The lab has been championed by Mayor Thomas M. Menino of Boston, as well as Governor Mitt Romney and US Senator Edward M. Kennedy, Democrat of Massachusetts.
In a statement yesterday, the mayor described the lab, which is expected to produce 1,300 construction jobs and 660 permanent positions, as ”a critical component of Boston’s life sciences infrastructure” and promised that the city’s health board will ”ensure that the new lab adheres to the strictest safety regulations in the country.”
Partly in response to the tularemia infections and partly because of the proposed high-security lab, the Boston Public Health Commission has drafted sweeping rules that if approved would require regular inspections and safety permits for more than 1,000 research facilities.
Councilor Chuck Turner of Roxbury said yesterday he remains unpersuaded that the lab can operate securely, and he questioned the decision to place it in a heavily populated area.

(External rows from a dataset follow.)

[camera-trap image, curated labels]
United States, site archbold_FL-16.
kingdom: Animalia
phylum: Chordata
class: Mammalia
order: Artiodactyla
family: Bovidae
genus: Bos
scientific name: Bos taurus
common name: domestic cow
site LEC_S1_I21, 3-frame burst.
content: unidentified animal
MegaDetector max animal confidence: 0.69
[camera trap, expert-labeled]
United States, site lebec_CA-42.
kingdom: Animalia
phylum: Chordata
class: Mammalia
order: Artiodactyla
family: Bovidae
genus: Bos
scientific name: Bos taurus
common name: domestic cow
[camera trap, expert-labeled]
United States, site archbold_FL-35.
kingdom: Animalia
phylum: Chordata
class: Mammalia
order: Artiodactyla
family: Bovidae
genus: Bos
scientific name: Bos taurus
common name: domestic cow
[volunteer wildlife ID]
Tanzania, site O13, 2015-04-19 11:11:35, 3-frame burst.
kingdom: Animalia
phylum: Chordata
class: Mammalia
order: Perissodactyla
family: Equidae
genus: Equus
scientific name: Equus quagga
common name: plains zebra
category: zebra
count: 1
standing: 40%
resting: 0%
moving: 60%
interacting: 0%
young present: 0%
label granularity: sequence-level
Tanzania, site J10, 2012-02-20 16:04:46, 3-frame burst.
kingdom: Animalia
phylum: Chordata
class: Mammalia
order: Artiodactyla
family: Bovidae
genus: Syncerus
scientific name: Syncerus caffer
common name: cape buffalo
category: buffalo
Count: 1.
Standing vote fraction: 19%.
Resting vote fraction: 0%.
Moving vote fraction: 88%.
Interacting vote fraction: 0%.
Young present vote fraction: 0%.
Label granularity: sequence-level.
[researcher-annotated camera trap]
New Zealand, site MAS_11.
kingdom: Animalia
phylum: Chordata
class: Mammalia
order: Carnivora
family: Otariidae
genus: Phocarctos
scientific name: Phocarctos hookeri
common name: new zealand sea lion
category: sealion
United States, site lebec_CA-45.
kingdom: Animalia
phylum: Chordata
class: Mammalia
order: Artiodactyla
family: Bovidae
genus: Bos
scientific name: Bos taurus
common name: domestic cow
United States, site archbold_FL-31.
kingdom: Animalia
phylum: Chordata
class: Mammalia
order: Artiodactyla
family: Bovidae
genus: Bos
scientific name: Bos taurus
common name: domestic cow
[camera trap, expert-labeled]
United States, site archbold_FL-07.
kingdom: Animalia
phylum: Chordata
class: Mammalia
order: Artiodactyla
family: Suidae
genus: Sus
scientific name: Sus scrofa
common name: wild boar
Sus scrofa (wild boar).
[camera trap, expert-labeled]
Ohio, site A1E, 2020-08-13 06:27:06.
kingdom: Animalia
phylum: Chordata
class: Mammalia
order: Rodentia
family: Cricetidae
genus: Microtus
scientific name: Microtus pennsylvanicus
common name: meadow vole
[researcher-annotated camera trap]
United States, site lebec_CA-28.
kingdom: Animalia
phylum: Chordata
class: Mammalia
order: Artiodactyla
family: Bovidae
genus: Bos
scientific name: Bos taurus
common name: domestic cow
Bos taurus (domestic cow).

”The risks and dangers are certainly there, and the results in this neighborhood of an accident could be catastrophic,” he said.
State Representative Gloria L. Fox, a Roxbury Democrat whose district is adjacent to the lab, said she will continue to push legislation she has drafted that would add state oversight of the BU facility.
In a region where big investments in biomedical research are common, few recent initiatives can match the potential of the bioterror research facility.
”This laboratory is going to develop diagnostic tests, drugs, and treatments for some of the most important public-health emerging diseases,” said Dr. Mark Klempner, director of the BU lab.
The 195,000-square-foot building, which would also include lower-security facilities, is expected to generate more than $1 billion in research grants over the next two decades. In addition to the federal grant, BU will contribute $50 million toward construction of the project, known officially as the National Emerging Infectious Diseases Laboratories.
By comparison, a genetics and pathology research building unveiled by Harvard Medical School in 2003, the largest in the university’s history, is more than twice as large and cost $260 million to build.
The seven-story BU lab building would be the only such research site in the Northeast and would draw scientists across New England to search for cures and shots against deadly microbes. Federal officials who decided to put the lab in Boston said the region’s concentration of top-notch researchers was a major lure.
Scientists nationwide have long complained of a lack of high-security labs, with only four sites in the country capable of studying what are called Category A agents, viruses and bacteria that cause diseases such as botulism, smallpox, and hemorrhagic fevers. New Level 4 labs planned for Boston and elsewhere will incorporate technology not available at older facilities, including machines to scan the bodies of living animals, rather than autopsied ones.
Jean Patterson, who presided over the construction of one of those labs six years ago in San Antonio, said yesterday that building a Level 4 lab requires painstaking exactitude. For instance, it took six months after construction was finished at the Southwest Foundation for Biomedical Research for the lab to pass the tests needed to assure that nothing could get out or get in.
”You can’t say anything’s 100 percent,” Patterson said, ”but these things have an incredible track record.”